Consignes |
a. Pouvez-vous recopier le passage de l'entretien avec Florence Dupré la Tour qui commence aux mots « On a rencontré » et s'arrête après « enfance, votre adolescence? » ?
b. D'après l'entretien avec Florence Dupré la Tour, en quelle année l'autrice est-elle née ?

Extrait du document |
== == ==

On a rencontré Florence Dupré la Tour, autrice de la BD Pucelle! Née en 1978, elle a grandi dans un univers bourgeois où la femme était soumise et la sexualité tabou. Si on ne pouvait pas en parler, c’était forcément honteux. Pour combler les silences, elle a usé de son imagination débordante… Aujourd’hui, elle nous raconte son enfance et son adolescence dans une série BD autobiographique aussi cruelle que drôle. On adore!

Comment avez-vous eu l’idée d’écrire sur votre enfance, votre adolescence?


“C’est une nécessité que j’ai toujours ressentie. En commençant la bande dessinée, je savais que j’allais raconter mon histoire personnelle, un jour, car elle était omniprésente dans ma psyché. Mais j’attendais le bon moment. Je savais que je n’avais pas encore toutes les clés pour en parler correctement. J’ai donc commencé par écrire de la fiction, dans laquelle on peut retrouver des thématiques présentes dans Cruelle, Pucelle… Et plus tard, Jumelle, le prochain album. Une fois que j’ai mûri, autour de 35 ans, j’ai eu le recul et la capacité de nommer mon vécu. J’avais besoin de cette maturité de l’écriture. Je ne voulais pas mal raconter ses souvenirs, extrêmement précieux pour moi. Ils sont peut-être terribles, mais ils sont drôles, aussi.”

Vous aviez plutôt l’impression que votre vécu était différent de celui des autres ou qu’il était représentatif d’une époque, d’une éducation?


“On vit tous des choses différentes et, en même temps, on vit tous des choses similaires. C’est ce qu’il y a de très particulier avec l’autobiographie. C’est quand on raconte une anecdote de la façon la plus intime, qu’on va au plus proche du ressenti, que des gens disent: j’ai vécu la même chose, pas de la même manière, mais ce ressenti, c’est exactement ce que j’ai vécu. Tout le monde n’est pas issu d’une famille bourgeoise ou n’a pas voyagé comme j’ai eu l’occasion de le faire… Mais le non-dit à propos des relations sexuelles, oui, je pense que c’est lié à une certaine époque. Cependant encore aujourd’hui de nombreuses familles vivent dans le non-dit. Même si la jeunesse a accès à une éducation sexuelle par les réseaux. Certaines questions arrivent enfin dans le débat, comme le harcèlement de rue, l’endométriose, la violence obstétricale… Il y a 25 ans, ces mots n’existaient pas. Les femmes étaient donc obligées de prendre sur elles, car la violence n’était pas nommée. C’était considéré comme normal.”

Les femmes étaient obligées de prendre sur elles, car la violence n’était pas nommée. C’était considéré comme normal. »

La place de la femme était aussi particulière dans votre entourage…


“Oui, c’est le cas dans beaucoup de familles. Mes parents sont issus d’une génération où le vote des femmes, la possibilité d’avorter, n’étaient pas si anciens. C’est la génération qui a pénalisé le viol: avant c’était permis! On peut comprendre que les choses avancent lentement pour eux.”

== == ==

Segment de données |
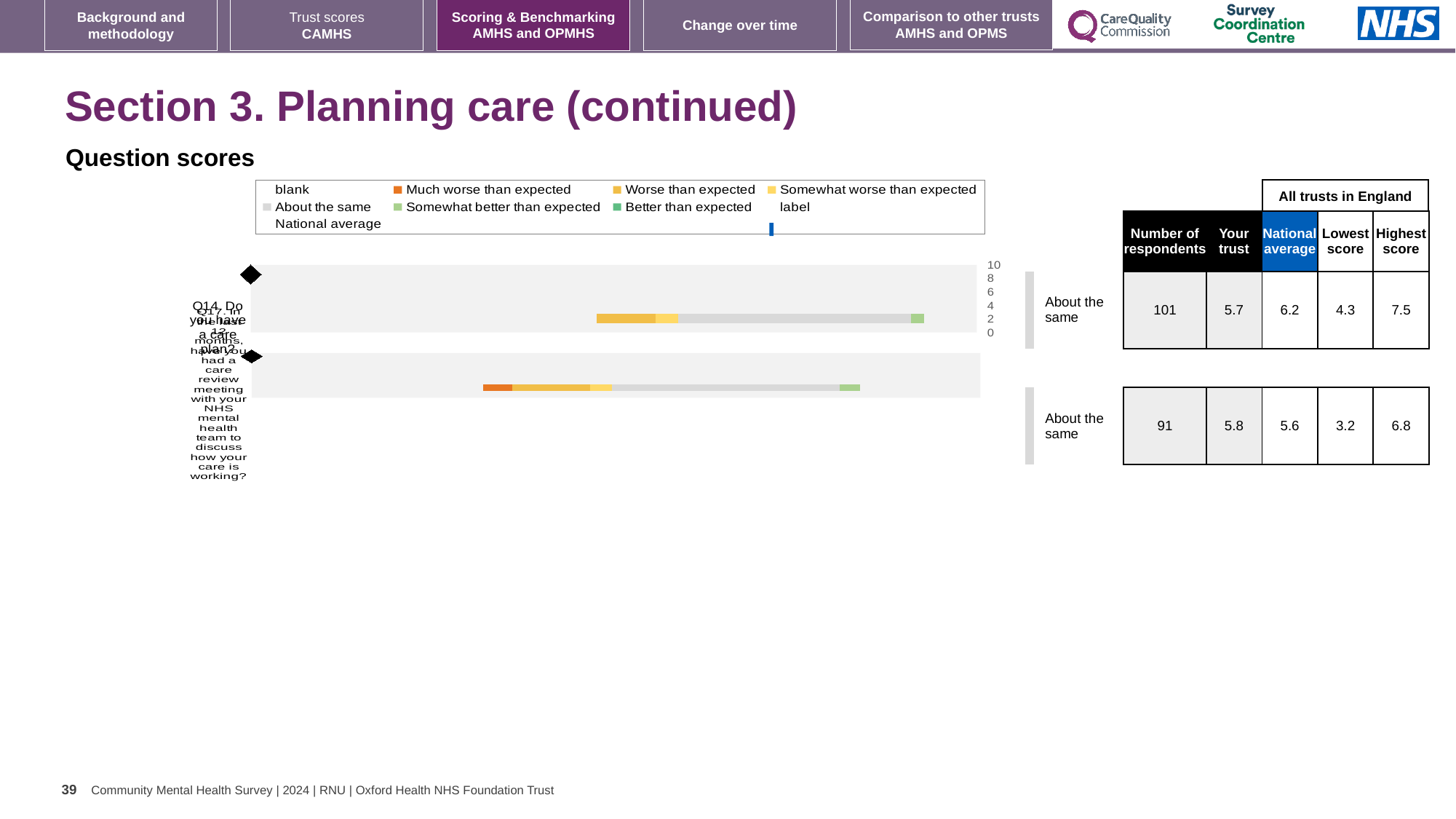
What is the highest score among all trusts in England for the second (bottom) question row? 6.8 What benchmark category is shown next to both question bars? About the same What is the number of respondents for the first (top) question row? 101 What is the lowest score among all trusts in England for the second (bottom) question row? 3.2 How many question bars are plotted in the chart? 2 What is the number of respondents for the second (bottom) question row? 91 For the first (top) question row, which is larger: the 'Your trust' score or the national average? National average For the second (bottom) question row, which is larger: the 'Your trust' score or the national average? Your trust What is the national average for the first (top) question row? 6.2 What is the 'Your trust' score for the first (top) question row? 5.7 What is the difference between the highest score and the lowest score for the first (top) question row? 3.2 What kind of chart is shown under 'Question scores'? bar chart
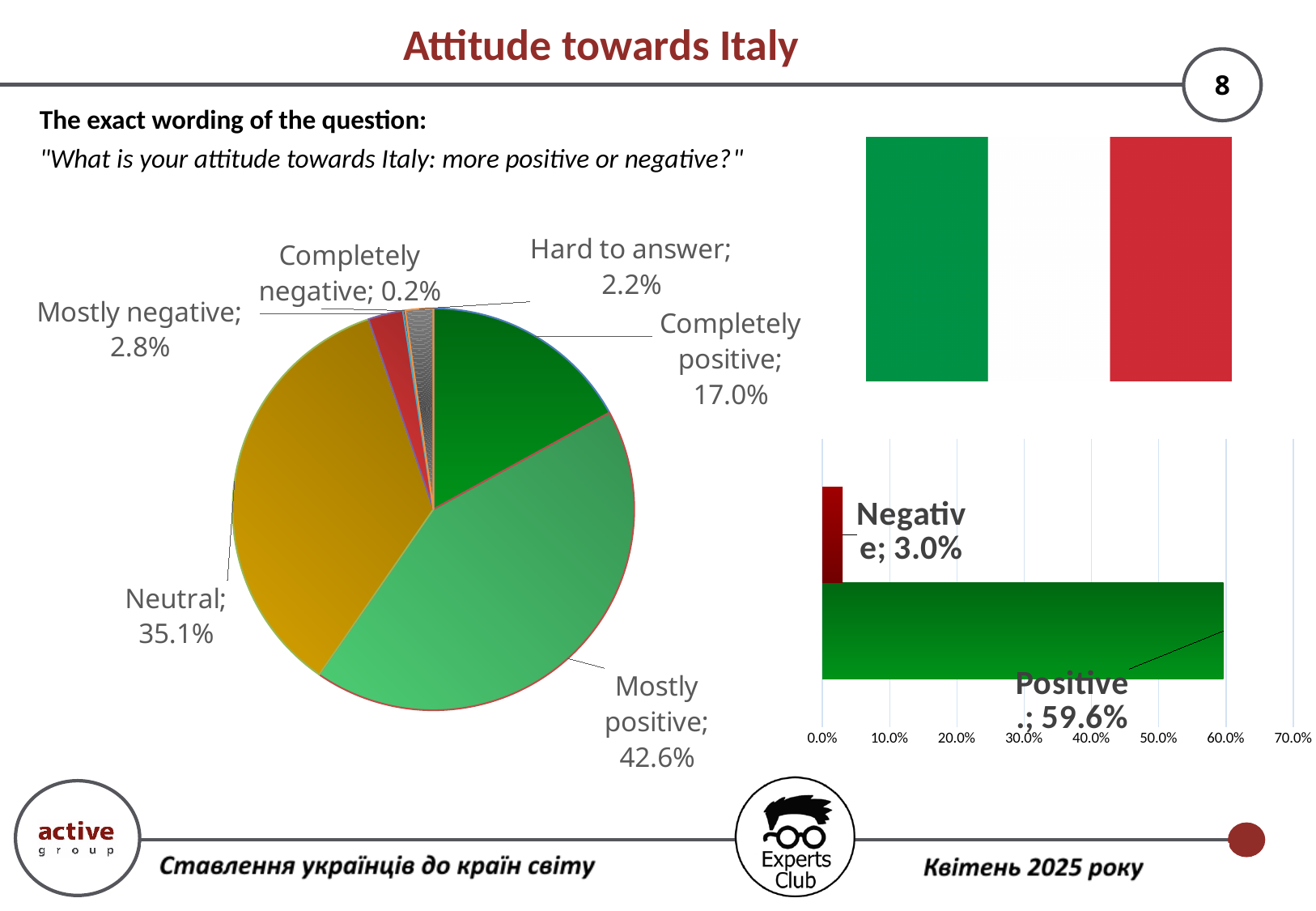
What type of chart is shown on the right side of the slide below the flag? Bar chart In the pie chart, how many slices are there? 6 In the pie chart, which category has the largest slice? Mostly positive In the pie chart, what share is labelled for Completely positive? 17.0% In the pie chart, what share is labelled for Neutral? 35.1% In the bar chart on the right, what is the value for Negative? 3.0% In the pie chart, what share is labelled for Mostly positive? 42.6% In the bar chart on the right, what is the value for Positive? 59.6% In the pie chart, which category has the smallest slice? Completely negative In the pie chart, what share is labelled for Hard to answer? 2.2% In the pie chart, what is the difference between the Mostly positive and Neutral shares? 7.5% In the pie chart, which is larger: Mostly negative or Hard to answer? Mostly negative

== == ==

Réponses |
a.
On a rencontré Florence Dupré la Tour, autrice de la BD Pucelle! Née en 1978, elle a grandi dans un univers bourgeois où la femme était soumise et la sexualité tabou. Si on ne pouvait pas en parler, c’était forcément honteux. Pour combler les silences, elle a usé de son imagination débordante… Aujourd’hui, elle nous raconte son enfance et son adolescence dans une série BD autobiographique aussi cruelle que drôle. On adore!

Comment avez-vous eu l’idée d’écrire sur votre enfance, votre adolescence?

b. En 1978.